A set of servers running the same application in cooperation is typically referred to as a "cluster" of servers. The purpose of a cluster is typically both of the above two mentioned goals: To distribute load onto different servers, and to provide redundancy / failover for each other.
Common Load Balancing Schemes
The most common load balancing schemes are:
- Even Task Distribution Scheme
- Weighted Task Distribution Scheme
- Sticky Session Scheme
- Even Size Task Queue Distribution Scheme
- Autonomous Queue Scheme
Each of these schemes are explained in more detail below.
Even Task Distribution Scheme
An even task distribution scheme means that the tasks are distributed evenly between the servers in the cluster. This scheme is thus very simple. This makes it easier to implement. The even task distribution scheme is also known as "Round Robin", meaning the servers receive work in a round robin fashion (evenly distributed). Here is a diagram illustrating even task distribution load balancing:
Even task distribution load balancing is suitable when the servers in the cluster all have the same capacity, and the incoming tasks statistically require the same amount of work.
Even task distribution ignores the difference in the work required to process each task. That means, that even if each server is given the same number of tasks, you can have situations where one server has more tasks requiring heavy processing than the others. This may happen due to the randomness of incoming tasks. This would often even itself out over time, since the overloaded server may all of a sudden receive a set of light work load tasks too.
So, even if even task distribution load balancing distributes the tasks evenly onto the servers in the cluster, this may not result in a truly even distribution of the work load.
DNS Based Load Balancing
DNS based load balancing is a simple scheme where you configure your DNS to return different IP addresses to different computers when they request an IP address for your domain name. This achieves an effect that is similar to the even task distribution scheme, except that most computers cache the IP address and thus keep coming back to the same IP address until a new DNS lookup is made.
While DNS based load balancing is possible, it is not the best way of reliably distributing traffic across multiple computers. You are better off using dedicated load balancing software or hardware.
Weighted Task Distribution Scheme
A weighted task distribution load balancing scheme distributes the incoming tasks onto the servers in the cluster using weights. That means that you can specify the weight (ratio) of tasks a server should receive relative to other servers. This is useful if the servers in the cluster do not all have the same capacity.
For instance, if one of three servers only has 2/3 capacity of the two others, you can use
3, 3, 2. This means that the first server should receive 3 tasks,
the second server 3 tasks, and the last server only 2 tasks, for every 8 tasks received.
That way the server with 2/3 capacity only receives 2/3 tasks compared to the other servers
in the cluster. Here is a diagram illustrating this example:
As mentioned earlier, weighted task distribution load balancing is useful when the servers in the cluster do not all have the same capacity. However, weighted task distribution still does not take the work required to process the tasks into consideration.
Sticky Session Scheme
The two previous load balancing schemes are based on the assumption that any incoming task can be processed independently of previously executed tasks.
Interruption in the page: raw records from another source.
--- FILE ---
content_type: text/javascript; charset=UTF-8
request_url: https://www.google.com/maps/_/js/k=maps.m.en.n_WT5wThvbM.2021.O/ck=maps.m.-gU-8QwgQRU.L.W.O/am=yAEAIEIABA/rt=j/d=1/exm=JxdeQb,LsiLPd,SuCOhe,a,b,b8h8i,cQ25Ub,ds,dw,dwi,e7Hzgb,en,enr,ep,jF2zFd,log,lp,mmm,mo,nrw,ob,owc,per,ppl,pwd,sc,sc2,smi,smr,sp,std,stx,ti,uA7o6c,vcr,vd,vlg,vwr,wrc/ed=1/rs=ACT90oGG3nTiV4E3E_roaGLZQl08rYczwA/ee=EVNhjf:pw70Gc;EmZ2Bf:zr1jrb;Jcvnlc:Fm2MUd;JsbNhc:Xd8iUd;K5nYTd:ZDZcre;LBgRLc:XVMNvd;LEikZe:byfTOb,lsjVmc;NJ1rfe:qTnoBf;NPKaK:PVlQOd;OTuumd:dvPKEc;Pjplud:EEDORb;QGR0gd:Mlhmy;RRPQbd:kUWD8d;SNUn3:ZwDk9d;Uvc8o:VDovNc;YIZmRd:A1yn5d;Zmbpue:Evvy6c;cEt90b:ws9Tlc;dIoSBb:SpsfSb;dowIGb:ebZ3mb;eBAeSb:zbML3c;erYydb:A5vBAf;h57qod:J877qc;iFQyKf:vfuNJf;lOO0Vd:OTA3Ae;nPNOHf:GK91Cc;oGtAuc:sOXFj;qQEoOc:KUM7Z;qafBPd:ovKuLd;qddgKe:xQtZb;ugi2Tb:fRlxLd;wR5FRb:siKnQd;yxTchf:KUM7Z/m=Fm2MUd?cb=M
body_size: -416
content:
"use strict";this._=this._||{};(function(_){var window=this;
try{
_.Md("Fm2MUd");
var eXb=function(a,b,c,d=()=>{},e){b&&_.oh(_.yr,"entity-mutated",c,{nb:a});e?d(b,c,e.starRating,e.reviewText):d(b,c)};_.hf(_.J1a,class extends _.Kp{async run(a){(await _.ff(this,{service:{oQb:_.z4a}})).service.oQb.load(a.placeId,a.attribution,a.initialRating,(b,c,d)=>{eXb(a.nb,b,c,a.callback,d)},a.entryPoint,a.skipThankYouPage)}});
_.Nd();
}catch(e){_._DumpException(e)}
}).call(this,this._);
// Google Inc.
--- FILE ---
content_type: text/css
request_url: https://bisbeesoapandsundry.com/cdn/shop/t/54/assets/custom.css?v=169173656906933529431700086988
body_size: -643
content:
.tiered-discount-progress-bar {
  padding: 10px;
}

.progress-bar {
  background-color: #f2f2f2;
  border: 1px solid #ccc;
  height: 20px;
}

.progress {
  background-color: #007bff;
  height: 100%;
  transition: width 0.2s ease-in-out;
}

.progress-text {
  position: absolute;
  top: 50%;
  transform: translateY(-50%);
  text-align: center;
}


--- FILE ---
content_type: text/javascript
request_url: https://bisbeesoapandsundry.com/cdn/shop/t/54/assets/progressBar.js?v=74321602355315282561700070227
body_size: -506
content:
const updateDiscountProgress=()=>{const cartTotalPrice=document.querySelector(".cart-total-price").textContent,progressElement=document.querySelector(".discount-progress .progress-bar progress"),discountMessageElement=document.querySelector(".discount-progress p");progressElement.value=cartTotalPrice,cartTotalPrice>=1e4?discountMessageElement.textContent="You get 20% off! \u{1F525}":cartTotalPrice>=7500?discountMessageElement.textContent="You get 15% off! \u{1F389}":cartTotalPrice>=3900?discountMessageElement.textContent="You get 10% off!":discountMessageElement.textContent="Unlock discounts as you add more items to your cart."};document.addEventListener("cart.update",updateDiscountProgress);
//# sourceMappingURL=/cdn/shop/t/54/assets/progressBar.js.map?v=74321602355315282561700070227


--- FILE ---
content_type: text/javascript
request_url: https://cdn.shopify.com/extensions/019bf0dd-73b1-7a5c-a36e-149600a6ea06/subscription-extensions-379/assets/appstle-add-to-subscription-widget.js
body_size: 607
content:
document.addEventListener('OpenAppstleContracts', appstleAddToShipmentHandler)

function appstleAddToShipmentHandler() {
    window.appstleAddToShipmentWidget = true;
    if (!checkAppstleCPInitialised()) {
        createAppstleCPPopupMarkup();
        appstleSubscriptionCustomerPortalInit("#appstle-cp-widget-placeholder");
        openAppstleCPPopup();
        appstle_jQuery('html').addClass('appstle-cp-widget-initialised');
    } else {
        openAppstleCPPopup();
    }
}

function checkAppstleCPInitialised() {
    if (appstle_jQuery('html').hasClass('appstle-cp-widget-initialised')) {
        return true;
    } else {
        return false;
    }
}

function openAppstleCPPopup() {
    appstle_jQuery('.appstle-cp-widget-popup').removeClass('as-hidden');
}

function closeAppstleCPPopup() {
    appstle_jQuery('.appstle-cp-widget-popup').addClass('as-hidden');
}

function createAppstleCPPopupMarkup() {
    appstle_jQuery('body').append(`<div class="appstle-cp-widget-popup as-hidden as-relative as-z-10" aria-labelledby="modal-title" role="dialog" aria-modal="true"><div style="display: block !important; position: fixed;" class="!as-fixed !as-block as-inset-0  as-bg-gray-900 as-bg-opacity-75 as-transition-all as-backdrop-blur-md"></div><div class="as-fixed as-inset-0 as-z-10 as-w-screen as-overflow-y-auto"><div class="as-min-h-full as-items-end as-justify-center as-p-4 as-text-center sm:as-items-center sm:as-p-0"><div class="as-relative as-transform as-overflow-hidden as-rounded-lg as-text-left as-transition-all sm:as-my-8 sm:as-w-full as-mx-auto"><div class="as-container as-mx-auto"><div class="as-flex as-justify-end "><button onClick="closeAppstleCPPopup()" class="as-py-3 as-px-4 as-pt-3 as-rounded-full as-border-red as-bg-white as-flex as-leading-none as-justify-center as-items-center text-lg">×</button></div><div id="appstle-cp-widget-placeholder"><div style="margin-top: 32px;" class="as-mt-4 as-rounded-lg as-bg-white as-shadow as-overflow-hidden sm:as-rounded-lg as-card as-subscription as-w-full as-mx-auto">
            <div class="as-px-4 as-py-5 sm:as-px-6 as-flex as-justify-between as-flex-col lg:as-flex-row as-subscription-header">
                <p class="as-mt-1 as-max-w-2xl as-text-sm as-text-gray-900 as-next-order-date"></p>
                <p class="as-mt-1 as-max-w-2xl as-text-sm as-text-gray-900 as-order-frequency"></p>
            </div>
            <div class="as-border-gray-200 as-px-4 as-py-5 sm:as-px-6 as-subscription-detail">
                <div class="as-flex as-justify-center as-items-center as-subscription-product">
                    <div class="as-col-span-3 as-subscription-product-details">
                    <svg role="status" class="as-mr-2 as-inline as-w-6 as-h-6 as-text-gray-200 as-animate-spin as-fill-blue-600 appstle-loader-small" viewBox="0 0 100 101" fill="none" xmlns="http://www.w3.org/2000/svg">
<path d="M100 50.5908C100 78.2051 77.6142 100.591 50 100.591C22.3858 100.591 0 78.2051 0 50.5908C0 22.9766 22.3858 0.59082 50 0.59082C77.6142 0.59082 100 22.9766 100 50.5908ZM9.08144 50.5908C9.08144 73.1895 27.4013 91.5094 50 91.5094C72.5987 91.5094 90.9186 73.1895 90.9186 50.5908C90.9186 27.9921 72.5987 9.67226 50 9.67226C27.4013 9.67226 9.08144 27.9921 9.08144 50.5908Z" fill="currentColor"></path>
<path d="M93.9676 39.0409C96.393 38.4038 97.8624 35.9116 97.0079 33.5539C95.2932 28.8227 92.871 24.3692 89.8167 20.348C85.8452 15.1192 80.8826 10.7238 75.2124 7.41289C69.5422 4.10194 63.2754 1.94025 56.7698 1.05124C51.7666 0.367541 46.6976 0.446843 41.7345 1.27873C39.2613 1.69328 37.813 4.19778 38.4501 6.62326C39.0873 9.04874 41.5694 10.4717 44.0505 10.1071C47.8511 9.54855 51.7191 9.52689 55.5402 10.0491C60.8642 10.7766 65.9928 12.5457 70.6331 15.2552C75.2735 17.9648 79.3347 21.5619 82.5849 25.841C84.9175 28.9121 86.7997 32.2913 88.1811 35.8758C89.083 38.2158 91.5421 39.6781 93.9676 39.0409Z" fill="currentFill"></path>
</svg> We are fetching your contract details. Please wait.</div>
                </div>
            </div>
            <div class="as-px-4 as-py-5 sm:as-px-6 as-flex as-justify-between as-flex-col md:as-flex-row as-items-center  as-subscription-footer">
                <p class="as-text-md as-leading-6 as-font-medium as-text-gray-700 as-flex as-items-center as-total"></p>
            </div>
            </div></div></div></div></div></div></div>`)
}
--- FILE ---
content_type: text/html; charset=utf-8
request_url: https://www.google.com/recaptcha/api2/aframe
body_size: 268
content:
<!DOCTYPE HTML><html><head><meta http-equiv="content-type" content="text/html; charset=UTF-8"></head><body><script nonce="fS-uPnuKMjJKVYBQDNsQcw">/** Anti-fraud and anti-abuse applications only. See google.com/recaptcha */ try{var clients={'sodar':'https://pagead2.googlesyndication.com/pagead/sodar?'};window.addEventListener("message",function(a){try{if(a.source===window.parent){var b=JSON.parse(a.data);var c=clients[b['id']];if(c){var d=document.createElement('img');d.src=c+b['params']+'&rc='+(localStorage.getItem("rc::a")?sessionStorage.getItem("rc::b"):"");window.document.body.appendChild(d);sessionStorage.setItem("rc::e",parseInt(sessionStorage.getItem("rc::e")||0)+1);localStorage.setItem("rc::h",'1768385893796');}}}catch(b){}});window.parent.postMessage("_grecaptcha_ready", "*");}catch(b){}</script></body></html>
This may not always be the case though.
Imagine if the servers in the cluster keep some kind of session state, like the session object in a Java web application (or in PHP, or ASP). If a task (HTTP request) arrives at server 1, and that results in writing some value to session state, what happens if subsequent requests from the same user are sent to server 2 or server 3? Then that session value might be missing, because it is stored in the memory of server 1. Here is a diagram illustrating the situation:
The solution to this problem is called Sticky Session Load Balancing. All tasks (e.g. HTTP requests) belonging to the same session (e.g the same user) are sent to the same server. That way any stored session values that might be needed by subsequent tasks (requests) are available.
With sticky session load balancing it isn't the tasks that are distributed out to the servers, but rather the task sessions. This will of course result in a somewhat more unpredictable distribution of work load, as some sessions will contain few tasks, and other sessions will contain many tasks.
Another solution is to avoid using session variables completely, or to store the session variables in a database or cache server, accessible to all servers in the cluster. I prefer to avoid session variables completely if possible, but you may have good reasons to use session variables.
One way to avoid session variables is by using a RIA GUI + architecture which can contain any needed session scoped variables inside the memory of the RIA client, instead of inside the memory of the web server.
Even Size Task Queue Distribution Scheme
The even size task queue distribution scheme is similar to the weighted task distribution scheme, but with a twist. Instead of blindly distributing the tasks onto the servers in the cluster, the load balancer keeps a task queue for each server. The task queues contain all requests that each server is currently processing, or which are waiting to be processed. Here is a diagram illustrating this principle:
When a server finishes a task, for instance has finished sending back an HTTP response to a client, the task is removed from the task queue for that server.
The even tasks queued distribution scheme works by making sure that each server queue has the same amount of tasks in progress at the same time. Servers with higher capacity will finish tasks faster than servers with low capacity. Thus the task queues of the higher capacity servers will empty faster and thus faster have space for new tasks.
As you can imagine, this load balancing scheme implicitly takes both the work required to process each task and the capacity of each server into consideration. New tasks are sent to the servers with fewest tasks queued up. Tasks are emptied from the queues when they are finished, which means that the time it took to process the task is automatically impacting the size of the queue. Since how fast a task is completed depends on the server capacity, server capacity is automatically taken into consideration too. If a server is temporarily overloaded, its task queue size will become larger than the task queues of the other servers in the cluster. The overloaded server will thus not have new tasks assigned to it until it has worked its queue down.
The load balancer will have to do a bit more accounting using this scheme. It has to keep track of task queues, and it has to keep track of when a task is completed, so it can be removed from the corresponding task queue.
Autonomous Queue Scheme
The autonomous queue load balancing scheme, all incoming tasks are stored in a task queue. The servers in the server cluster connects to this queue and takes the number of tasks they can process. Here is a diagram illustrating this scheme:
In this scheme there is no real load balancer. Each server takes the load it is able to handle. There is just the task queue and the server. If a server falls out of the cluster, its tasks are kept unprocessed on the task queue, and processed by other servers later. Thus each server functions autonomously of the other servers and of the task queue. No load balancer needs to know what servers are part of the cluster etc. The task queue does not need to know about the servers. Each server just needs to know about the task queue.
Autonomous queue load balancing also implicitly takes the work load and capacity of each sever into consideration. Servers only take tasks from the queue then they have capacity to process them.
Autonomous queue has a little disadvantage compared to even queue size distribution. A server that wants a task needs to first connect to the queue, then download the task, and then provide a response. This is 2 to 3 network roundtrips (depending on whether a response needs to be sent back).
The even queue size distribution scheme has one network roundtrip less. The load balancer sends a request to a server, and the server sends back a response (if needed). That is just 1 to 2 network roundtrips.
Load Balancing Hardware and Software
In many cases you don't have to implement your own load balancer. You can buy ready-made hardware and software for this purpose. Many web server implementations have some kind of built-in software load balancing functionality. Be sure to look at what already exists before you start implementing your own load balancing software!